_Extrait fourni_
On ne doit pas s'y "attendre". Cela signifie que si l'on s'y attend, ce sera vainement, qu'il s'agira d'un espoir utopique. Pourquoi ne peut-on s'y attendre ? Qu'est-ce qui pousse Kant à l'affirmer ? D'abord des exemples empiriques. On peut citer le cas, par exemple, de Denys 1er que Platon ne réussit pas à rendre philosophe. Mais donner des exemples ne suffit pas. Il faut aussi s'interroger sur les raisons de cet échec ? Est-ce qu'il ne s'agit que d'un essai malheureux ? En ce cas on peut encore s'attendre à ce que les rois philosophent. Y a-t-il au contraire des causes profondes comme, par exemple, une incompatibilité essentielle, radicale, entre le métier de philosophe et celui de roi. ? C'est ce que veut dire Kant. Qu'est-ce qui rend les deux fonctions incompatibles ?

Pourquoi, en premier lieu, les rois ne peuvent-ils philosopher ?

Les rois sont d'abord jaloux de leur pouvoir et cherchent plus la gloire que la justice. Peut-être cherchent-ils plus à satisfaire leurs intérêts égoïstes indépendamment de la justice et du droit. Or on sait que le philosophe vise à l'objectivité du savoir, qu'il est désintéressé, qu'il ne cherche qu'à connaître et à faire entrer dans la réalité une rationalité maximale. Il semble donc bien que le roi soit le contraire du philosophe, qu'ils s'opposent par définition. On voit mal comment un homme qui ne cherche qu'à satisfaire ses ambitions et intérêts personnels puisse devenir philosophe. Cependant, est-ce vraiment ce que veut dire Kant ? Si c'est vraiment ce qu'il affirme, alors nul gouvernement juste n'est possible, tout souverain est un despote au moins en puissance qui agit sans tenir compte de la justice. Si tel est le cas, alors Kant se contredit car comment un tel roi pourrait-il suivre les avis du philosophe comme le préconisera la suite du texte ? Pourquoi celui qui refuse de suivre sa raison irait-il suivre les conseils de celui qui fait profession de la raison ? C'est impossible. Ce n'est donc pas toujours le caractère passionné et injuste du roi qui est en cause (même si c'est parfois le cas). Qu'est-ce qui différencie alors le roi du philosophe, même lorsqu'il veut gouverner avec justice ?

Le roi, contrairement au philosophe est un praticien qui s'occupe moins de théoriser longuement que d'agir. Or il arrive que théorie et pratique soient incompatibles. Le roi, parfois, n'a pas le temps. Il ne peut suspendre son jugement en vue de savoir si oui ou non il fait bien d'agir ainsi. Il est des moments où l'action n'attend pas sous peine de la perte du pays. Or cela est contraire à l'attitude philosophique qui se doit d'être prudente, de suspendre son jugement en l'absence de certitude. Le politique n'a pas toujours le temps de philosopher.

_Données à analyser_
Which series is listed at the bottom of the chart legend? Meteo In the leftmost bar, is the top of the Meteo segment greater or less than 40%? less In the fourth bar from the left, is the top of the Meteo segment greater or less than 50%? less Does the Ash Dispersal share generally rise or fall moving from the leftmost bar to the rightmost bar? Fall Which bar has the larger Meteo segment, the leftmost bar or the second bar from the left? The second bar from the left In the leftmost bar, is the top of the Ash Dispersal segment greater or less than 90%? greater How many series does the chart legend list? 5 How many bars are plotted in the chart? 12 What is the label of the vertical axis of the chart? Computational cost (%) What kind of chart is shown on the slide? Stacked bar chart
==
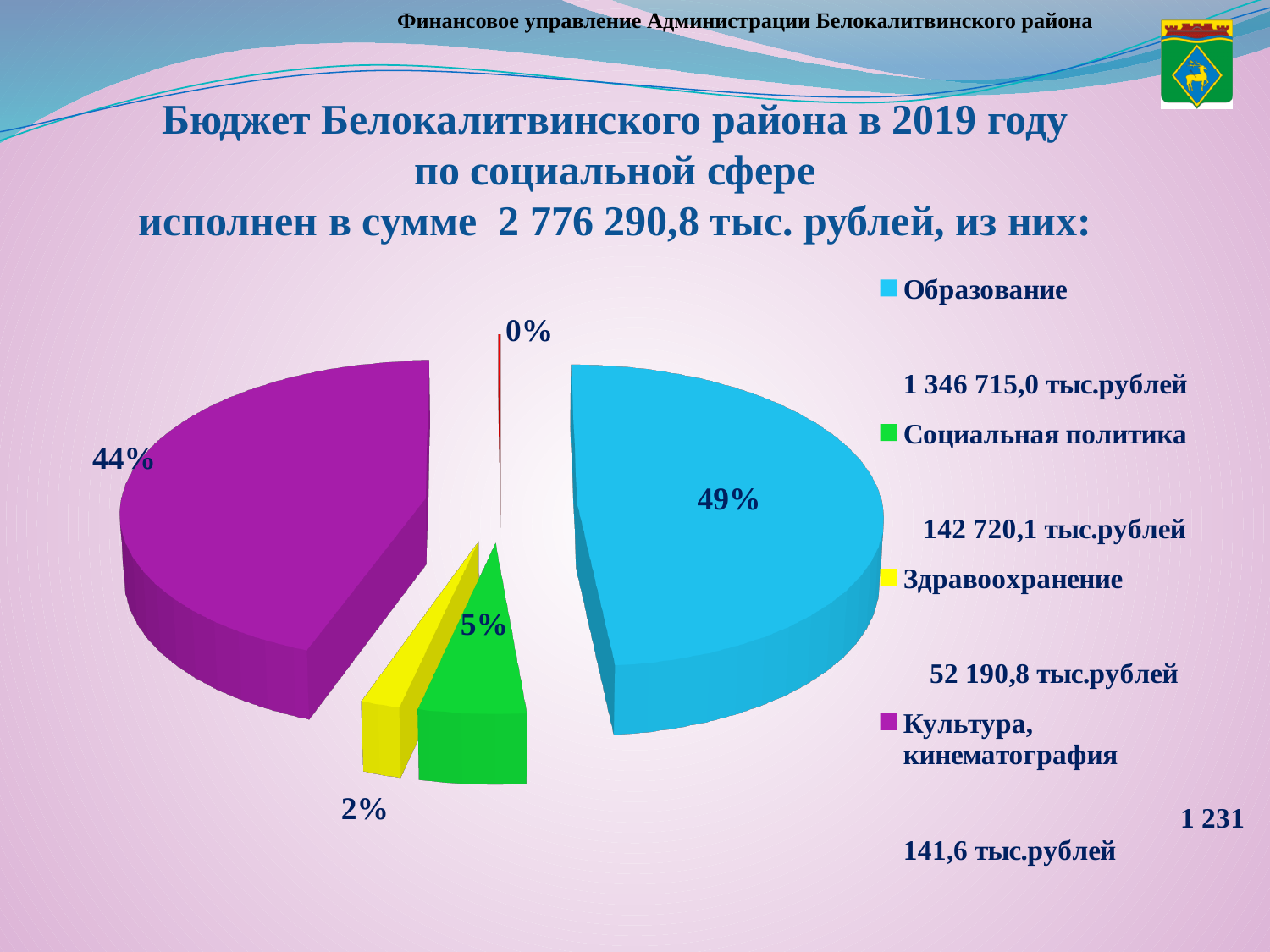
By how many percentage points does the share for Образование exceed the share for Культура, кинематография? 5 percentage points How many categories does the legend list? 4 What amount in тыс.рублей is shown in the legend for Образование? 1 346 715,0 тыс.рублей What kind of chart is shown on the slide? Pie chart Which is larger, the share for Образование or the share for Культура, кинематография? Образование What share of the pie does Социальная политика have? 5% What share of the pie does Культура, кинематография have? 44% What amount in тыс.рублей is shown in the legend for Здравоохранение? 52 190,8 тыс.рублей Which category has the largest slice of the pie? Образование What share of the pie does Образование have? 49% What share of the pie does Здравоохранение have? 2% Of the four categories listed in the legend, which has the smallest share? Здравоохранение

_Consigne_
Selon l'extrait fourni, quel philosophe ne réussit pas à rendre Denys 1er philosophe ?

_Résultat de l'exercice_
C'est Platon.